Section 179 deduction. A new or used vehicle may qualify for expensing under Code Sec. 179 in the tax year that it is placed in service if business use of the vehicle exceeds 50 percent. However, the sum of the section 179 expense deduction and regular first-year depreciation deduction (including any bonus depreciation) cannot exceed the applicable first-year depreciation cap for that vehicle.
Certain heavy vehicles not subject to limits. Sport utility vehicles, trucks, and vans with a gross vehicle weight rating (GVWR) greater than 6,000 pounds are not subject to the annual depreciation caps imposed by the listed property luxury car rules because they are excluded from the definition of a passenger automobile.

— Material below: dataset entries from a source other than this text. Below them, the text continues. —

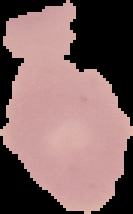

Uninfected.

Summary:
  - Image type: segmented cell region on a black background
  - Image size: 133×214 pixels
  - Preparation: thin blood smear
Name the parasite shown.
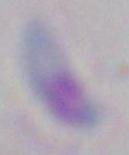

Toxoplasma gondii.

{
  "modality": "photomicrograph",
  "magnification": "1000x"
}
Comment on the morphology of the erythrocytes.
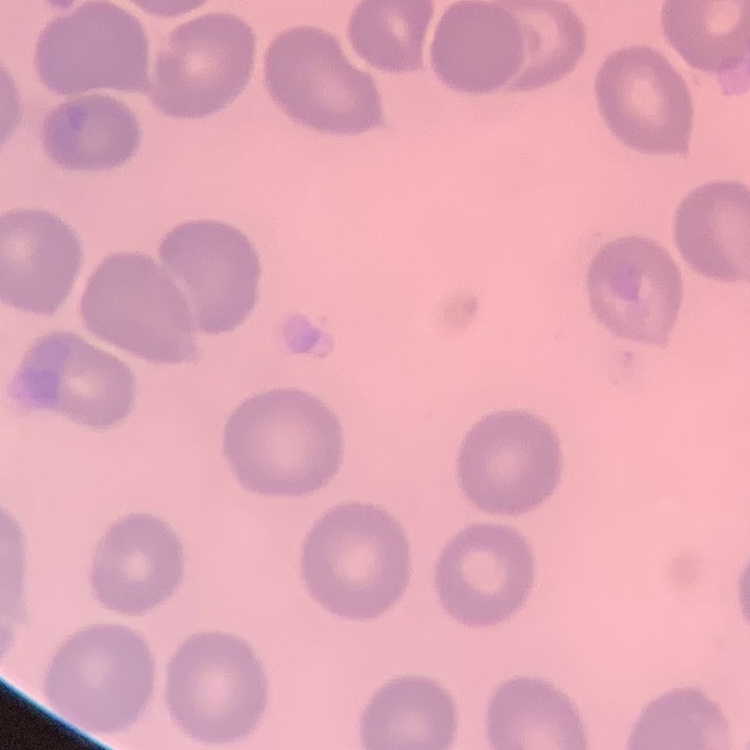

No rouleaux formation.

preparation = thin blood film
image type = one tile cut from a larger photomicrograph
stain = Field's or Giemsa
Report the malaria status of this cell.
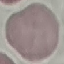
It is uninfected.

Acquired by smartphone through the microscope eyepiece. Giemsa stain. Thin blood smear. Cell patch, automatically extracted from a larger field of view and resized to 64 × 64 pixels.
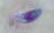
Summary:
  - Identification: Toxoplasma gondii
  - Modality: photomicrograph
  - Magnification: 1000x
Assess this cell for malaria.
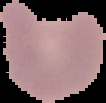
Parasitized.

From a thin blood smear. Image is 106×103 pixels. Segmented cell region on a black background.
Identify the parasite.
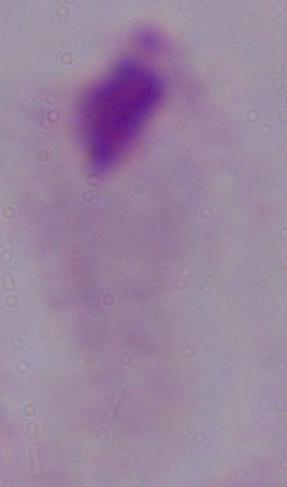

A trichomonad.

Summary:
  - Modality: photomicrograph
  - Magnification: 1000x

This can provide a tax break for buying new or used heavy vehicle that will be used over 50% in your business.
Electric plug-in motor vehicle credit. There are potential opportunities for taxpayers who purchase electric vehicles. A tax credit may be available in the year a taxpayer places a new qualified plug-in electric vehicle in service. The maximum credit is $7,500 and is reduced once a manufacturer sells 200,000 eligible vehicles for use in the United States. Eligible vehicles must satisfy several tests, including energy savings standards. The credit is generally a nonrefundable personal credit; however, any portion that is attributable to depreciable property is part of the general business credit.